Phen-Gen

Instructions

INPUT FILES


VARIANTS

  • File format: Variant Call Format (VCF) to represent SNPs and indels. VCF must contain the exact sample list defined in PED file.
  • Phased and unphased data accepted.

PHENOTYPES

  • File format: Text file containing 1 HPO term per line, as shown in sample file.
  • Human Phenotype Ontology (HPO): a standardized vocabulary to describe patient disease symptoms (phenotypic abnormalities).
  • Since HPO is under active development, please refer to the list of HPO terms accepted by Phen-Gen, with a link to every term on the HPO Browser. HPO terms not in this list will be ignored.

PEDIGREE

  • File format: PED file. The sample IDs should match between the PED and VCF. We accept only 1 family per VCF and PED.
  • Pedigree file: Describes the relationship between individuals, their sex and disease status.
    • A space/tab delimited file with 6 mandatory columns (Family ID, Individual ID, Paternal ID, Maternal ID, Sex, and Phenotype).
    • The phenotype column indicates the disease status of the individual(s). For more details, click here.

> [Work task 1]: Decide whether each statement agrees with the Phen-Gen instructions, and support each yes or no with the deciding words of the instructions. (a) A single VCF may cover more than one family. (b) HPO terms that are missing from the accepted list will be ignored. (c) Only phased data is accepted.
> [Work task 2]: Copy the part of the Phen-Gen instructions starting at "Instructions" and ending at "symptoms (phenotypic abnormalities).", word for word.
The lines that come next are separate material and have no connection to the Phen-Gen instructions.

> [Listed records]:
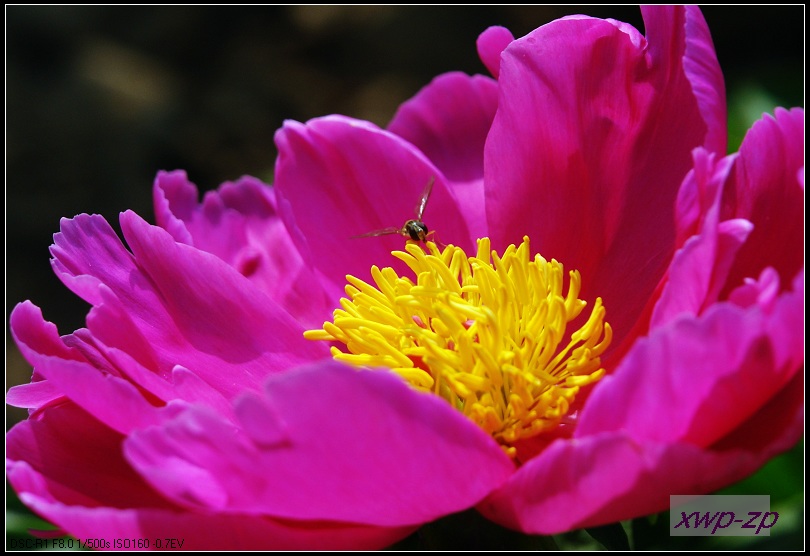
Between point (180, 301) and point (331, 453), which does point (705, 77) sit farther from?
point (180, 301)

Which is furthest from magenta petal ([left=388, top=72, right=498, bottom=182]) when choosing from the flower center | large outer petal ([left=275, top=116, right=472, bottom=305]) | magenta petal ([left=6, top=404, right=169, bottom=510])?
magenta petal ([left=6, top=404, right=169, bottom=510])

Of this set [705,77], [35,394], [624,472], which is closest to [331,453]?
[624,472]

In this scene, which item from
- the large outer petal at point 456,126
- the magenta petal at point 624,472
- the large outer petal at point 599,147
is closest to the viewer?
the magenta petal at point 624,472

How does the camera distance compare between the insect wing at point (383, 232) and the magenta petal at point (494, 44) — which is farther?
the insect wing at point (383, 232)

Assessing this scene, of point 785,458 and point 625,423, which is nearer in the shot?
point 625,423

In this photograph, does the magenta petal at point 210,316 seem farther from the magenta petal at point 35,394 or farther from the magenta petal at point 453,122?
the magenta petal at point 453,122

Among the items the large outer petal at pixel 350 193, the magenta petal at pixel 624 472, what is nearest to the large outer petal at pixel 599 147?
the large outer petal at pixel 350 193

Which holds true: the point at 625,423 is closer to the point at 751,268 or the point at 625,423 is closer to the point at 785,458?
the point at 751,268

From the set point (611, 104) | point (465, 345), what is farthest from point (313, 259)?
point (611, 104)
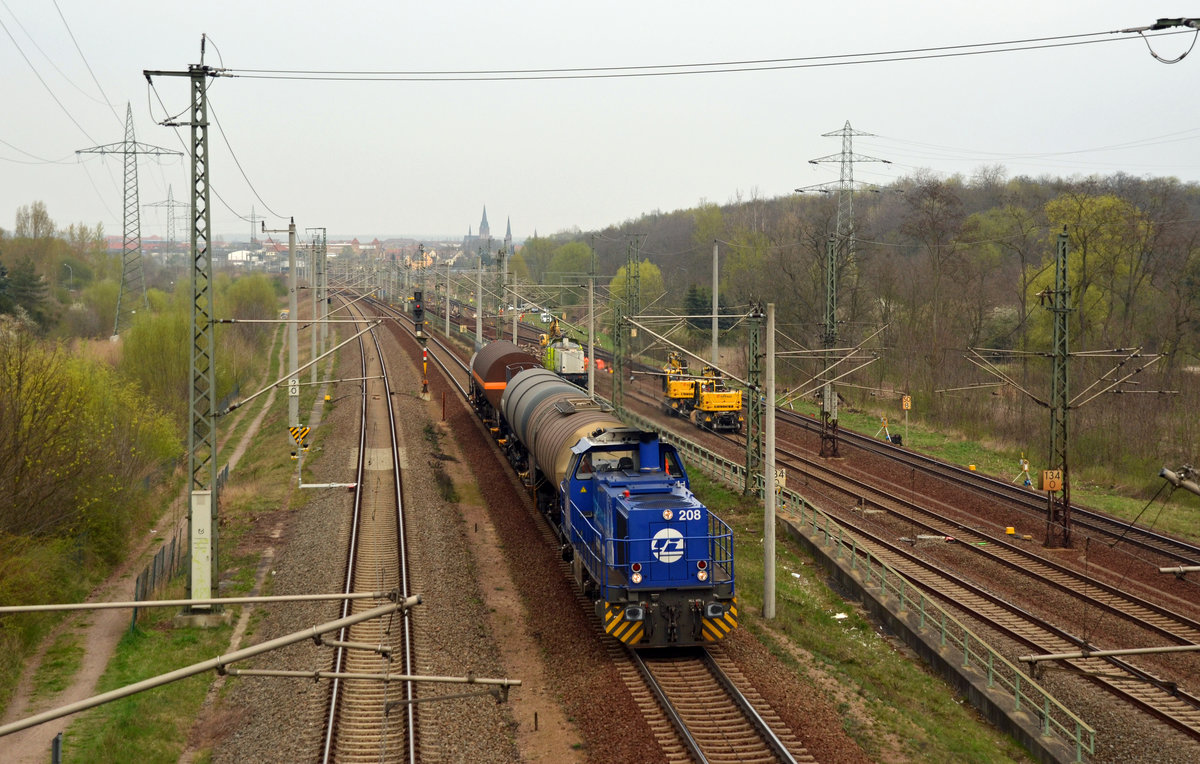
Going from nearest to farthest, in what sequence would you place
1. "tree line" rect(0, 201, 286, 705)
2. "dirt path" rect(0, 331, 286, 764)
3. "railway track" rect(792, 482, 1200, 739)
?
"dirt path" rect(0, 331, 286, 764), "railway track" rect(792, 482, 1200, 739), "tree line" rect(0, 201, 286, 705)

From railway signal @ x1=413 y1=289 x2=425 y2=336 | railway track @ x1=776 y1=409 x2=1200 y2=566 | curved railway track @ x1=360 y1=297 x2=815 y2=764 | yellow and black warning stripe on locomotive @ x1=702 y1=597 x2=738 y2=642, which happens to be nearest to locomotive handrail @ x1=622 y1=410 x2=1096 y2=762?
railway track @ x1=776 y1=409 x2=1200 y2=566

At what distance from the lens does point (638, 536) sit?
18.6 m

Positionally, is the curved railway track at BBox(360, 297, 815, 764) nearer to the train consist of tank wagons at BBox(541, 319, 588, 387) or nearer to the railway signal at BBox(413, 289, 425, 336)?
the railway signal at BBox(413, 289, 425, 336)

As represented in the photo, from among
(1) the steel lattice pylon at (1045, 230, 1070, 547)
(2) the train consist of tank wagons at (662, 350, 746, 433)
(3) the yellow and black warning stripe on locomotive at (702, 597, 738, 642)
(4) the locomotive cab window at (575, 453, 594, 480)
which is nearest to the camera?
(3) the yellow and black warning stripe on locomotive at (702, 597, 738, 642)

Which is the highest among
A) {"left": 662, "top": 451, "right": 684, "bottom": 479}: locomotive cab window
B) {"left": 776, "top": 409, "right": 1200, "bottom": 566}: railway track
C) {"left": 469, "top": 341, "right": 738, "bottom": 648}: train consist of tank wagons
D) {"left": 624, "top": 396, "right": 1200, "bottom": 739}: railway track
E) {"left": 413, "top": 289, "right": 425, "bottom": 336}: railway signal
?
{"left": 413, "top": 289, "right": 425, "bottom": 336}: railway signal

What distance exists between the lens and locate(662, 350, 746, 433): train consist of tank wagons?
5141 centimetres

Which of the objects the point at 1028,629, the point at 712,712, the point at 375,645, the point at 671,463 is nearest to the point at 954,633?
the point at 1028,629

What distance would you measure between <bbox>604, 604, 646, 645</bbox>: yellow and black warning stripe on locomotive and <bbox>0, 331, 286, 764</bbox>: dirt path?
30.8ft

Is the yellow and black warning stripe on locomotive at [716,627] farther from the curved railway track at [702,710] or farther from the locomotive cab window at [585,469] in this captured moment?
the locomotive cab window at [585,469]

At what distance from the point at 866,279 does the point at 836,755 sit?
6364 cm

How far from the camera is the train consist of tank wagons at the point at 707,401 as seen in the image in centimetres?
5141

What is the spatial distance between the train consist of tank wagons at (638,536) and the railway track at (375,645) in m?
4.07

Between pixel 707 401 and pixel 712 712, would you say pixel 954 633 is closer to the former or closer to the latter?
pixel 712 712

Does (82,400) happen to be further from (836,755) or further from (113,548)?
(836,755)
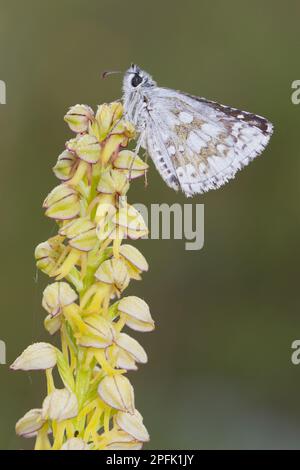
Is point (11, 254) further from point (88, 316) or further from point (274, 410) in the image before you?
point (88, 316)

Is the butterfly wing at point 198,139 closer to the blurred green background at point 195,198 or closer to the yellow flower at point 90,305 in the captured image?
the yellow flower at point 90,305

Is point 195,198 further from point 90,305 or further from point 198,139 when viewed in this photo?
point 90,305

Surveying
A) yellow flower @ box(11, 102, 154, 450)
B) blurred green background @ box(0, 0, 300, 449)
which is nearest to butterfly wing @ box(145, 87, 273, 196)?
yellow flower @ box(11, 102, 154, 450)

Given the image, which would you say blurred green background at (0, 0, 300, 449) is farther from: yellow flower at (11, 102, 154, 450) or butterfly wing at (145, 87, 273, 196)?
yellow flower at (11, 102, 154, 450)

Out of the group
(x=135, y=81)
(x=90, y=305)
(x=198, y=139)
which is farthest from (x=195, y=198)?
(x=90, y=305)

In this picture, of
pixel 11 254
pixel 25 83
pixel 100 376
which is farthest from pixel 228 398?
pixel 100 376

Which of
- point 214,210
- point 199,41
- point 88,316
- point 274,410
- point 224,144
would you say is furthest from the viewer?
point 199,41
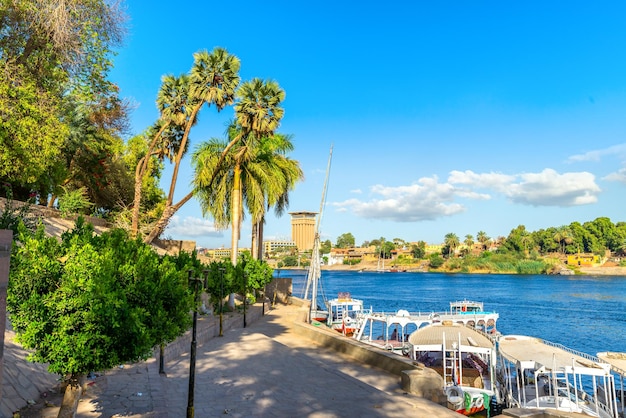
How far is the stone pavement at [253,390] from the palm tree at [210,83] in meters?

> [Answer area 1]:
(a) No: "We accept only 1 family per VCF and PED."
(b) Yes: "HPO terms not in this list will be ignored."
(c) No: "Phased and unphased data accepted."

> [Answer area 2]:
Instructions

INPUT FILES


VARIANTS

  • File format: Variant Call Format (VCF) to represent SNPs and indels. VCF must contain the exact sample list defined in PED file.
  • Phased and unphased data accepted.

PHENOTYPES

  • File format: Text file containing 1 HPO term per line, as shown in sample file.
  • Human Phenotype Ontology (HPO): a standardized vocabulary to describe patient disease symptoms (phenotypic abnormalities).